Consigne:
Reprenez l'extrait sur les capteurs sans fil testés chez des bébés prématurés et des adultes, et poursuivez-le à partir de sa dernière phrase.

Extrait source:
:::::

Le docteur Shalish et ses collègues, notamment à l’université américaine Northwestern, ont testé les appareils sur quinze bébés prématurés souffrant de troubles respiratoires et intestinaux et sur cinquante-cinq adultes, dont vingt qui présentaient des maladies pulmonaires chroniques. 

Mesurant 40 millimètres de long et 20 millimètres de large, et épais de seulement huit millimètres, les capteurs renferment entre autres des microphones et des accéléromètres très sophistiqués qui créent «un réseau complet de détection non invasif». Leur capacité Bluetooth permet une transmission sans fil des données enregistrées. 

Les appareils, assure-t-on par voie de communiqué, «ont donné des résultats d’une précision de niveau clinique», en plus d’offrir «de nouvelles fonctionnalités qui n’avaient jamais été développées ni introduites dans la recherche ou les soins cliniques». Ils sont par exemple en mesure de départager les sons qui proviennent de l’intérieur du bébé des sons qui proviennent de son environnement. 

Un chercheur de Northwestern a comparé les dispositifs à plusieurs médecins hautement qualifiés qui écoutent «simultanément différentes régions des poumons à l’aide de leur stéthoscope». 

D’ailleurs, ce sont là les deux principales clientèles que ciblent les chercheurs pour le moment: les nouveau-nés de l’unité des soins intensifs en néonatalogie et les adultes ayant subi une intervention chirurgicale, par exemple une résection qui a réduit leur capacité pulmonaire.

:::::

Données enregistrées:
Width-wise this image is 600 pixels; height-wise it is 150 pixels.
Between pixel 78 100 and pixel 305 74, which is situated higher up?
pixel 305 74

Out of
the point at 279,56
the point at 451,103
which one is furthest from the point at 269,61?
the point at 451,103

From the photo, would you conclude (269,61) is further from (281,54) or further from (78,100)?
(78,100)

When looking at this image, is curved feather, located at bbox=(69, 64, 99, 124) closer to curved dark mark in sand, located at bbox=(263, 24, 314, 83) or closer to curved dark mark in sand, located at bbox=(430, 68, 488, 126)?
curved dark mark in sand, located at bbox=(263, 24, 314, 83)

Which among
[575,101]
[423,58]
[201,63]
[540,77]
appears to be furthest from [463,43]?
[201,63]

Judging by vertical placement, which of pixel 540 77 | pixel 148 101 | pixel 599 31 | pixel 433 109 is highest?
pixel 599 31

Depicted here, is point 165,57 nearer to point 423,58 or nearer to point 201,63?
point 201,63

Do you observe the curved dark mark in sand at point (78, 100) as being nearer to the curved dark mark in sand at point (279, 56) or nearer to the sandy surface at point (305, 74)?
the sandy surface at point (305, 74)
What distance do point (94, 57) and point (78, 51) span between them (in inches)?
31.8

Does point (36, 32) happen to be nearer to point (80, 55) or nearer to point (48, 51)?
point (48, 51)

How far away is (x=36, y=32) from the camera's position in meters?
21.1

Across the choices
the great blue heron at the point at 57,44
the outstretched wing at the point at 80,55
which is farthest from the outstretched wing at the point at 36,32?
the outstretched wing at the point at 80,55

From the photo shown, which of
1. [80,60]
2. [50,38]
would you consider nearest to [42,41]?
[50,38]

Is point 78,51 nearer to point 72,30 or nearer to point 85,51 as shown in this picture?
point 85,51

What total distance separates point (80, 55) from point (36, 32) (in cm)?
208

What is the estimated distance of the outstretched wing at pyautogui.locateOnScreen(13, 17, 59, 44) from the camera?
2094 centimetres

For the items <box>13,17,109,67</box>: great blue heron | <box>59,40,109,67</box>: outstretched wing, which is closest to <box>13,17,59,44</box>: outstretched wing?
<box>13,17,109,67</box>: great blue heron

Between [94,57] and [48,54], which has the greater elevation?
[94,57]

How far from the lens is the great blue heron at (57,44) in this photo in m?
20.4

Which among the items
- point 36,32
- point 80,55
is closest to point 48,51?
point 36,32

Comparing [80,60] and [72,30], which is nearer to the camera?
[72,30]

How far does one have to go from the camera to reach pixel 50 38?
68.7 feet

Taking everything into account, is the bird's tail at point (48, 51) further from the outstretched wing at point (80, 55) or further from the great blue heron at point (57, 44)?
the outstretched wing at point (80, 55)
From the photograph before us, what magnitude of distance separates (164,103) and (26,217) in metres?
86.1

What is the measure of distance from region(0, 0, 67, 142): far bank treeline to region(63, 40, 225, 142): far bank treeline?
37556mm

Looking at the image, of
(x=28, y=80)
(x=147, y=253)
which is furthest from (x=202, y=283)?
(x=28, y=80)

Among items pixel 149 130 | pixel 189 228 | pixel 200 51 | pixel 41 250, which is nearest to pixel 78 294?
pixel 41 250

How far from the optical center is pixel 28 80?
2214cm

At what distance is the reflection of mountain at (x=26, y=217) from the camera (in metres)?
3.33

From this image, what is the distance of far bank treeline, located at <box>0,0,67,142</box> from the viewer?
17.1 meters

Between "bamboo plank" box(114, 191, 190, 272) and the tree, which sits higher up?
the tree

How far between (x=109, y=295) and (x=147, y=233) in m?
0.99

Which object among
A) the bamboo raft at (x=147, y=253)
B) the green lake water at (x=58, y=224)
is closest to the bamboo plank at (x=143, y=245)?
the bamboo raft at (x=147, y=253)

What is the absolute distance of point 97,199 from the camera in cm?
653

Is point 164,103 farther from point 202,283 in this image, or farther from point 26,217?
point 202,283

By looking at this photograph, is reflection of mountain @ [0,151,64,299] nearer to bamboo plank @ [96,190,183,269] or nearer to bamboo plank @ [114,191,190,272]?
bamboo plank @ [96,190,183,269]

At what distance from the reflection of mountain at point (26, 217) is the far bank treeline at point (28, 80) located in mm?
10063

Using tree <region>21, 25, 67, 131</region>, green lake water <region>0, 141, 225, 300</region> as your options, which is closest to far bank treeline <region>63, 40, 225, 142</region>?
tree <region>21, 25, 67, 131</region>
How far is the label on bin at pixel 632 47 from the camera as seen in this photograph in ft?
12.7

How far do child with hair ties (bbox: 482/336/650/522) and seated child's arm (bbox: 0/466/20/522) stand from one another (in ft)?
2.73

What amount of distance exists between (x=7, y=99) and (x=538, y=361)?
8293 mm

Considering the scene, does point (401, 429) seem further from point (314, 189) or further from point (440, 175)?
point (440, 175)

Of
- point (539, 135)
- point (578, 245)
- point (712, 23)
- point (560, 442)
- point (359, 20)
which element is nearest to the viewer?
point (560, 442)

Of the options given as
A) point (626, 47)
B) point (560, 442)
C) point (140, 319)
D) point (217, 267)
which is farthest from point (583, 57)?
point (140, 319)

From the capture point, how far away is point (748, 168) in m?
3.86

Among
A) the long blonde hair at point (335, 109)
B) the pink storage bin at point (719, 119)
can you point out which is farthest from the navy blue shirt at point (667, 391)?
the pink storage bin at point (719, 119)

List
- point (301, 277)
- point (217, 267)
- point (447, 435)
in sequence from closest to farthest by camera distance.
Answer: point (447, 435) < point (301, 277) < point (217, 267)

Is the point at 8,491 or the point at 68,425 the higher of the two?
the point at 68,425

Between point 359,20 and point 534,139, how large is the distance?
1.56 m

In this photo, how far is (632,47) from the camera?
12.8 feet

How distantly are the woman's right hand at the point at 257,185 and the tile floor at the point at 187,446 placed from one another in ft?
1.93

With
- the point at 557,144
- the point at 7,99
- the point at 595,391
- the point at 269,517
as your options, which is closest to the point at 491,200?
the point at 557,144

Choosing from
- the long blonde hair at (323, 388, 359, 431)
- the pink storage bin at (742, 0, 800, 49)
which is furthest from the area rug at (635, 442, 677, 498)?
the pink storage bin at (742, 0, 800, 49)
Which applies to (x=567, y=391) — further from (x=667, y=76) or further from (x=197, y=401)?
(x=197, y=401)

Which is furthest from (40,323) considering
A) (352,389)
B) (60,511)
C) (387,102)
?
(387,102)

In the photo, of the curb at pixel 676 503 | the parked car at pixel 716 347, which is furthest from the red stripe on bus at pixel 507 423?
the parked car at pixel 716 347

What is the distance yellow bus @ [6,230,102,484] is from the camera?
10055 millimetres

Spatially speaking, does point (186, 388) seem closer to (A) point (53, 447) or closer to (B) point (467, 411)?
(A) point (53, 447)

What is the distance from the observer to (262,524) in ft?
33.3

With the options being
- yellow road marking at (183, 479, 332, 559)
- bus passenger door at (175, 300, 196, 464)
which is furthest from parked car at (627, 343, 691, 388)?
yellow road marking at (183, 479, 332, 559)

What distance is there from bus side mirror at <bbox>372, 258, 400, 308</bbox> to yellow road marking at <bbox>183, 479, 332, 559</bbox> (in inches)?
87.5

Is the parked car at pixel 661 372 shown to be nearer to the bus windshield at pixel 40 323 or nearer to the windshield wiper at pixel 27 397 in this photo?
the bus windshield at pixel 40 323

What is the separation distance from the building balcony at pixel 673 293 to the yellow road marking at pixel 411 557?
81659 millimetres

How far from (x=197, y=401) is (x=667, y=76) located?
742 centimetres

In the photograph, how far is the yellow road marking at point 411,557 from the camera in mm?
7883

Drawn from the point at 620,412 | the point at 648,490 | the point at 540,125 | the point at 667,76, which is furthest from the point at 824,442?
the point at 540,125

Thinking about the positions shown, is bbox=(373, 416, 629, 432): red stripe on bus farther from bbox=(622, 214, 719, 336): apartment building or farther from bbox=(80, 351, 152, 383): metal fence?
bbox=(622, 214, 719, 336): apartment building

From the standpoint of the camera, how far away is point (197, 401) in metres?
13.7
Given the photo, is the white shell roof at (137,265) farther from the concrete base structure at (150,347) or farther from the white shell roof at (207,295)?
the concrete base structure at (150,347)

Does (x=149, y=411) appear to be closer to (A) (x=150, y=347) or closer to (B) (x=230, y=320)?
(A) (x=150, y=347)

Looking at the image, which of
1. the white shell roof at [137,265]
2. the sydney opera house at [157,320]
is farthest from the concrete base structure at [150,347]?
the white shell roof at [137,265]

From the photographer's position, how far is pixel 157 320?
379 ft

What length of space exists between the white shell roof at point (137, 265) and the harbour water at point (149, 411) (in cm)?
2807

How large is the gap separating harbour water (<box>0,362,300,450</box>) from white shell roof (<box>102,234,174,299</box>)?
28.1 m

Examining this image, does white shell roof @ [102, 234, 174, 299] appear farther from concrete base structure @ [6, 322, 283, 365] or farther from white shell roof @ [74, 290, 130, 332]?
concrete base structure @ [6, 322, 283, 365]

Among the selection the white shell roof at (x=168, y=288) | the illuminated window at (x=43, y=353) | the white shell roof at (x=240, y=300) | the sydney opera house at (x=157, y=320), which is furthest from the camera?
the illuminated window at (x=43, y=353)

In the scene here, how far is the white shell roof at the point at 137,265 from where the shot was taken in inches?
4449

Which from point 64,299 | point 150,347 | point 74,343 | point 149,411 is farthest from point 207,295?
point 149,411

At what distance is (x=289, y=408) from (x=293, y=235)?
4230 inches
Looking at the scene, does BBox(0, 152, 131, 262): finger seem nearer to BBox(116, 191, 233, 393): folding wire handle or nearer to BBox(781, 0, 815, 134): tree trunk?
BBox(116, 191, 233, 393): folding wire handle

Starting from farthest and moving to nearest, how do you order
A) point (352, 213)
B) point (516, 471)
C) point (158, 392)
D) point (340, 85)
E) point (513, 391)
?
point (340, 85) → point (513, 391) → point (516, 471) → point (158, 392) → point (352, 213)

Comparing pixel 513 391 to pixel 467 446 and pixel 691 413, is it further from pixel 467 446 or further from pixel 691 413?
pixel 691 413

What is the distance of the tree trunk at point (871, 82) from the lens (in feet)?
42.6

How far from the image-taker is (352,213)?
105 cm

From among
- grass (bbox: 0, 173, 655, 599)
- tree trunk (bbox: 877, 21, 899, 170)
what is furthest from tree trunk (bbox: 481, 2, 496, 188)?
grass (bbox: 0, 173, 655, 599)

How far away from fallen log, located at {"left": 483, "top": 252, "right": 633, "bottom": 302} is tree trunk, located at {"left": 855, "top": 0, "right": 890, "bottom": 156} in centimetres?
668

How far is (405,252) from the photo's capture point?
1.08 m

:::::

Réponse:
«Je peux imaginer un scénario avec un patient qui est intubé et ventilé, a dit le docteur Shalish. Souvent, le tube n’est pas à la bonne place ou une partie du poumon s’affaisse, et l’entrée d’air est diminuée d’un côté par rapport à l’autre.»

Présentement, poursuit-il, la seule façon de détecter le problème serait d’écouter chaque côté avec un stéthoscope, de comparer les sons et d’essayer de déterminer, de manière subjective, si un côté semble recevoir plus d’air que l’autre. Les capteurs pourraient être plus efficaces en surveillant et en comparant les deux côtés en temps réel.

Les apnées, par ailleurs, sont très fréquentes chez les prématurés et sont une cause majeure d’hospitalisation prolongée, voire de décès, puisqu’une obstruction des voies respiratoires vient alors restreindre le flux d’air.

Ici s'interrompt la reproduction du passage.